Bom empenho de tradução revela obra densa de Ezra Pound

"Lustra", de 1916, chega pela primeira vez completo em português, junto a um estudo do tradutor Dirceu Villa

MARCELO TÁPIA

ESPECIAL PARA A FOLHA

Vindo de 1916, chega-nos, com bela aparência, um conjunto de poemas do norte-americano Ezra Pound, apresentado no original e, pela primeira vez, em versão completa para nossa língua.
"Lustra" surge integrado à dissertação de mestrado de seu tradutor, Dirceu Villa, que inclui um estudo sobre a poesia de Pound e notas aos poemas do livro.
Mais uma fonte em português da produção de um autor fundamental do século 20, e, entre nós, referência dos poetas concretos, que nos propiciaram traduções modelares de sua obra.

**Material fornecido:**
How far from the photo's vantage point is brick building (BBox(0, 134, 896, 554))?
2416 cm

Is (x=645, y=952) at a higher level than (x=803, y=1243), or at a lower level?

**Descrição da tarefa:** Reproduza, sem mudar nada, a parte do trecho sobre a tradução de Pound que vai desde "ESPECIAL PARA A" até "poemas do livro.".

**Resultado abaixo:**
ESPECIAL PARA A FOLHA

Vindo de 1916, chega-nos, com bela aparência, um conjunto de poemas do norte-americano Ezra Pound, apresentado no original e, pela primeira vez, em versão completa para nossa língua.
"Lustra" surge integrado à dissertação de mestrado de seu tradutor, Dirceu Villa, que inclui um estudo sobre a poesia de Pound e notas aos poemas do livro.